Laura no sabía ahora si una u otra cosa -goce, libertad- habían sido alguna vez suyos. Arrimada a Elizabeth hasta que la generosidad se convirtió en patronazgo, éste en irritación y al cabo en desprecio. Entregada al amor de Orlando hasta que la pasión se reveló como juego y engaño. Exploradora de una nueva sociedad de artistas, gente de abolengo viejo o de fortuna reciente, arribistas que, eso sí, nunca la engañó porque en las fiestas de Carmen Cortina la apariencia era la esencia y la realidad era su máscara.
Útil, sentirse útil, imaginar que servía para algo, la llevó bajo el techo del clan Kahlo-Rivera, pero toda su gratitud hacia la extraordinaria pareja que la acogió en un mal momento y la trató como amiga y compañera, no disfrazaba el hecho de que Laura era ancilar al mundo de los dos artistas; era una pieza sustituible dentro
de una geometría perfectamente lubricada como esas máquinas de acero reluciente que Diego celebró en Detroit, pero una máquina de frágiles pilares, como las piernas heridas de Frida Kahlo.

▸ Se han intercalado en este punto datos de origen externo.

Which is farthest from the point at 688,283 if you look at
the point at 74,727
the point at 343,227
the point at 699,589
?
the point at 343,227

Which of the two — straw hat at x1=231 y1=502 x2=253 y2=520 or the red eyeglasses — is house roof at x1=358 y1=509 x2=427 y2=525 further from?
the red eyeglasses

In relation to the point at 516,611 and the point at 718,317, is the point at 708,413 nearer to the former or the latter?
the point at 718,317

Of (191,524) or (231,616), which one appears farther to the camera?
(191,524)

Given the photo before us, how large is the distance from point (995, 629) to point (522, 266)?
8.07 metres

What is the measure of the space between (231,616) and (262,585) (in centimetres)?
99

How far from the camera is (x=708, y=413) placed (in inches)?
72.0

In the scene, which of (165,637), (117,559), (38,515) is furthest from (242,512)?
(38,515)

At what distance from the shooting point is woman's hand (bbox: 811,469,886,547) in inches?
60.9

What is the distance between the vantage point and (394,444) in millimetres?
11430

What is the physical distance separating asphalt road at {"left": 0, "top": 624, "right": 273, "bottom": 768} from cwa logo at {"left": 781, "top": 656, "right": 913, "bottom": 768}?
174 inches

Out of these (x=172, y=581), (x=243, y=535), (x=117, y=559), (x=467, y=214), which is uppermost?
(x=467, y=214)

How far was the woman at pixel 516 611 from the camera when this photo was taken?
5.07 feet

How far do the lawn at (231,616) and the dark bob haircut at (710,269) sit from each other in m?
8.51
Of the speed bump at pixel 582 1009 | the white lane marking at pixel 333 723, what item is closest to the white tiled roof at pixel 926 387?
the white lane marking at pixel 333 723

Ellos se bastaban a sí mismos. Laura los querría siempre pero no se hacía ilusiones: ellos también la querían pero no la necesitaban.
– ¿Qué necesito, mamá, quién me necesita? -remató Laura después de decirle a Leticia todo lo anterior, todo lo que se había jurado no decirle y que ahora, habiéndolo dicho apresurada y vertiginosa, agarrada a las manos fuertes y hacendosas de su madre, no sabía si en verdad lo había dicho o si Leticia, una vez más, había adivinado los sentimientos y las ideas de su hija, sin que Laura pronunciara palabra.

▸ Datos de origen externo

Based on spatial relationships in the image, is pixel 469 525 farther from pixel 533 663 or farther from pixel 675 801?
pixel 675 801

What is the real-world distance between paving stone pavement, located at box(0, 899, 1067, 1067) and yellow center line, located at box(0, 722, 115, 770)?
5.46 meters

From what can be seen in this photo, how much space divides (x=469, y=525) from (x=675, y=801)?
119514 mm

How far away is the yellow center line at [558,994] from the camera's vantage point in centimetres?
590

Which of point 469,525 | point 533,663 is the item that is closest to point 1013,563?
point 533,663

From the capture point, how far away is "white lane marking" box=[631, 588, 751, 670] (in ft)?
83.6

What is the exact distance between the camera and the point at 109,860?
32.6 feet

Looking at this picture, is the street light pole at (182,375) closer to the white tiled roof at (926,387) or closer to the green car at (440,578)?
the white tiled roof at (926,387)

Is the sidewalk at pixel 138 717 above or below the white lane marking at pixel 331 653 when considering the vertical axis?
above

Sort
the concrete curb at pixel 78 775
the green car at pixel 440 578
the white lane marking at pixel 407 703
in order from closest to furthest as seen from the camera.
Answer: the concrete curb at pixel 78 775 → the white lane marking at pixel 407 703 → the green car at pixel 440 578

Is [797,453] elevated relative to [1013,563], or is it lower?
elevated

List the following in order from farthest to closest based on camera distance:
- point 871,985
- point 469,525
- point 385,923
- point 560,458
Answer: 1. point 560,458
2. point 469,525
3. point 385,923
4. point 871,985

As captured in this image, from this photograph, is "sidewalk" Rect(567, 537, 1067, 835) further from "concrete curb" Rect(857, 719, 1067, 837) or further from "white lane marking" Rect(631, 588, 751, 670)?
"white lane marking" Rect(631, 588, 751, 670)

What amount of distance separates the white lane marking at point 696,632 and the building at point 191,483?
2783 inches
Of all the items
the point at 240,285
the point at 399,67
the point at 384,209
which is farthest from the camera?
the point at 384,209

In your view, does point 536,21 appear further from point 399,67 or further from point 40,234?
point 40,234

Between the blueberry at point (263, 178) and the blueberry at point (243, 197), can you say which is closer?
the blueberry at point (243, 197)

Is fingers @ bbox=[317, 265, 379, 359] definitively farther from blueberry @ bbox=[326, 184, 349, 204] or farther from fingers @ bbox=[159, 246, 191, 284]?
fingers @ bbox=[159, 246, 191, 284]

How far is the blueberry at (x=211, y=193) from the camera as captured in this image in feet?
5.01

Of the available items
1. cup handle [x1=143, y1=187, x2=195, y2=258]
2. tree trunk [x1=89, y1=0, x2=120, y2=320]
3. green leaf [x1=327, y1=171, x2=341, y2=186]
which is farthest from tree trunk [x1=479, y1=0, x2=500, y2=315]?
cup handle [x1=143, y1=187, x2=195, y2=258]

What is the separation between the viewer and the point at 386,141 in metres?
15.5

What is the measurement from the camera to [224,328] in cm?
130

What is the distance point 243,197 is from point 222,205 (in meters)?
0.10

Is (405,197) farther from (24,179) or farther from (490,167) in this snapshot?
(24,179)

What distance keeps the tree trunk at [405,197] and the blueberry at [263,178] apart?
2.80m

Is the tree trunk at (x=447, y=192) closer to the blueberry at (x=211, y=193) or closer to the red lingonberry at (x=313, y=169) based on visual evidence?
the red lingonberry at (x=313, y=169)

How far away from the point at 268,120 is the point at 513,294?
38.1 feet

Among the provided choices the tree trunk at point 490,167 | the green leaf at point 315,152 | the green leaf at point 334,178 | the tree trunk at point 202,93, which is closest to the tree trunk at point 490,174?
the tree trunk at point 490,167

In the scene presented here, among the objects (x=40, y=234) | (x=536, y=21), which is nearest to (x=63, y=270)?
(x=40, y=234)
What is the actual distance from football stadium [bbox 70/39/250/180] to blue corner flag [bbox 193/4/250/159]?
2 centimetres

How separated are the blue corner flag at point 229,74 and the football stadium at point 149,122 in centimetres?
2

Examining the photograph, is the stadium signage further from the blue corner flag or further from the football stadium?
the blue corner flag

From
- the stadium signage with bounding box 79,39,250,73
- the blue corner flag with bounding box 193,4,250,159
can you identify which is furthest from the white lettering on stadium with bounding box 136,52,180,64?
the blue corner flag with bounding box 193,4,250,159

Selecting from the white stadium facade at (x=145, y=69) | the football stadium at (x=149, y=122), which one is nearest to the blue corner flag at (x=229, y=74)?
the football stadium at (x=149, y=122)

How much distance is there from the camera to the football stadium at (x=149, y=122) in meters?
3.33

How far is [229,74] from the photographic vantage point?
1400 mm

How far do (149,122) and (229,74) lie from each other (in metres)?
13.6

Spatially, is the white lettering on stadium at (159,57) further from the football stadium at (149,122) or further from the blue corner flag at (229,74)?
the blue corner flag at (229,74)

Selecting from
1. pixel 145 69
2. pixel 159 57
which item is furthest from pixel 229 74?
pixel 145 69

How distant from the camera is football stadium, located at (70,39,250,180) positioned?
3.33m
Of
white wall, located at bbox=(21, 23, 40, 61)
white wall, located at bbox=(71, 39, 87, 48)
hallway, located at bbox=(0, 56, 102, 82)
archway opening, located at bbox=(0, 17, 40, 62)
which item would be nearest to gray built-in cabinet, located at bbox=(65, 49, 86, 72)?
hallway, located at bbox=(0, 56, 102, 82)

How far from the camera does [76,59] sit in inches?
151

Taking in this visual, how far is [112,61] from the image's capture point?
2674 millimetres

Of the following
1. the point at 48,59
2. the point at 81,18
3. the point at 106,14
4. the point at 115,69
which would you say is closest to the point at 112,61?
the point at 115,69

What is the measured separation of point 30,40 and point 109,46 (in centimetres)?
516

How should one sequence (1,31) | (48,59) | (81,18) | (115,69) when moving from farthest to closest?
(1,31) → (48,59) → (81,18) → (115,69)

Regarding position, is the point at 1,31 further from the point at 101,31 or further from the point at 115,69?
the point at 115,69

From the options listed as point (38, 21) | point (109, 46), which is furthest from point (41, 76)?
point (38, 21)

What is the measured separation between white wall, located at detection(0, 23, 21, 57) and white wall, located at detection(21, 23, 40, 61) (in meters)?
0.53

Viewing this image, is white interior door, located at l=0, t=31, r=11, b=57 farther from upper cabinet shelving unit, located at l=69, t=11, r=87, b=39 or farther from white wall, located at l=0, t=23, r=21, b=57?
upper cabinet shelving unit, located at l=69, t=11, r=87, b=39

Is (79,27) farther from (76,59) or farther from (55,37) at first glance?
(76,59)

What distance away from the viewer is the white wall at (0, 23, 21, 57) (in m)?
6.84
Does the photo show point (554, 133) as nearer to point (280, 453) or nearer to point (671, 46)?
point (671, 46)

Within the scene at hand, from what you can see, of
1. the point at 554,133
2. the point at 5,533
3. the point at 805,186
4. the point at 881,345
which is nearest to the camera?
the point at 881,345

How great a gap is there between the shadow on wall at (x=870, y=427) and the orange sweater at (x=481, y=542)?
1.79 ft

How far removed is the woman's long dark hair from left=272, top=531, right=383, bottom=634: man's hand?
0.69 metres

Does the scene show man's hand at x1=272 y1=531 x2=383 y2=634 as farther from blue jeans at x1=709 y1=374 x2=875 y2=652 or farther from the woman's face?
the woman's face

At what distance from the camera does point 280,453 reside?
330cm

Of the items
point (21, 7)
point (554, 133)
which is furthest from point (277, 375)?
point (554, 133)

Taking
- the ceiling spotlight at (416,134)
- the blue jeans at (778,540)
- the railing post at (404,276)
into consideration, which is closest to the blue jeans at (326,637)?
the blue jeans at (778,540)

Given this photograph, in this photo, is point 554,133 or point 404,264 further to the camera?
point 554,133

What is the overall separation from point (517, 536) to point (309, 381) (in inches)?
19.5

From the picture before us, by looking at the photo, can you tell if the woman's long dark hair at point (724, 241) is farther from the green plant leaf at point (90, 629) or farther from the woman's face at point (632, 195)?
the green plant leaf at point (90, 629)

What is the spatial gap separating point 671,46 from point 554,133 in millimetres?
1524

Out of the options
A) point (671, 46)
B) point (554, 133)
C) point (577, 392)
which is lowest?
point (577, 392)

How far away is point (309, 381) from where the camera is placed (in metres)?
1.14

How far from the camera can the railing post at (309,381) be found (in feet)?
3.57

«Dime», pidió Leticia y Laura supo que sabía.
– ¿Entonces los niños deberían seguir aquí?
– Sólo mientras vuelves a encontrarte con tu marido.
– ¿Y si no nos entendemos, como es muy posible?
– Es que no se van a entender nunca. Ésa es la cosa. Lo importante es que tú tomes a tu cargo algo verdadero y te decidas a salvarlo tú, en vez de esperar a que te salven. Como hasta ahora, perdóname que te lo diga.
– ¿Aunque sepa que va a salir mal otra vez?
Leticia asintió con la cabeza. -Hay que hacer ciertas cosas a sabiendas de que vamos a fracasar.
– ¿Qué salgo ganando, Mutti?
– Yo diría que la oportunidad de llegar a ser tú misma, dejando atrás tus pruebas fallidas. Ya no las volverás a pasar.